El dato más crítico brindado por Sabella radica en la pérdida de recursos humanos calificados dentro de la universidad, un fenómeno que afecta de manera directa a las facultades distribuidas en el territorio entrerriano, incluyendo las sedes de la región. En los últimos dos años, la UNER registró más de 200 renuncias, lo que representa más del 7% de su planta de personal.
Según el exrector, este escenario no tiene precedentes en las últimas cuatro décadas de la historia institucional, fundamentado exclusivamente en la imposibilidad de los trabajadores de subsistir con los haberes actuales. Para graficar la gravedad de la situación, detalló: “Un docente inicial está ganando apenas algo más de 250.000 pesos; la hora de trabajo promedio ronda los 5.000 o 6.000 pesos”. Esta realidad empuja a los profesionales a buscar empleos mejor remunerados fuera del ámbito académico.

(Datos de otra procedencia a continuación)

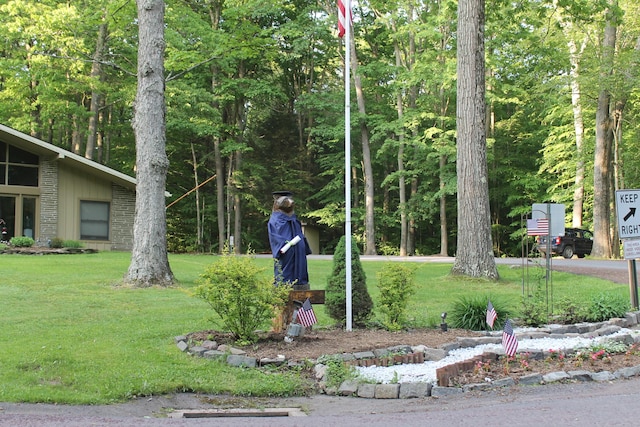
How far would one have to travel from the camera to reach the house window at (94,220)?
28391 millimetres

El análisis económico presentado por el exrector expone que las universidades públicas han sufrido una pérdida de más del 40% de su poder adquisitivo desde enero de 2024.
Para revertir el deterioro y garantizar un funcionamiento normal que regrese a los niveles de diciembre de 2023, Sabella estimó que los recursos deberían recibir una actualización urgente:
• No menos de un 50% de incremento para los gastos de funcionamiento general.
• Hasta un 80% de aumento en las partidas destinadas a las becas estudiantiles.
En materia de obras públicas para la provincia, el exfuncionario denunció una maniobra por parte del Gobierno Nacional que afectó directamente a la región, puntualizando el recorte de 540 millones de pesos destinados a una obra clave en Gualeguaychú, una partida que el propio Ejecutivo central había aprobado originalmente dentro del presupuesto 2026.
Por otra parte, Sabella aclaró los posicionamientos de la nueva conducción universitaria, desmintiendo de forma tajante que se hayan emitido elogios hacia la administración nacional. Explicó que las gestiones actuales se limitan a exigir el estricto cumplimiento de los programas que constituyen obligaciones legales de la Subsecretaría de Políticas Universitarias.
Finalmente, el exrector hizo un llamado a la dirigencia política provincial para defender el presupuesto de la educación superior en Entre Ríos, advirtiendo que el incumplimiento de las normativas vigentes por parte del Estado degrada la institucionalidad y hace que el sistema se parezca más una “monarquía” que a una república.
En el cierre de su declaración, Sabella interpeló de manera directa a los representantes entrerrianos en el Congreso: “Necesitamos que todos los legisladores nacionales apoyen el reclamo; Entre Ríos es de las provincias que menos presupuesto recibe en relación a sus indicadores”.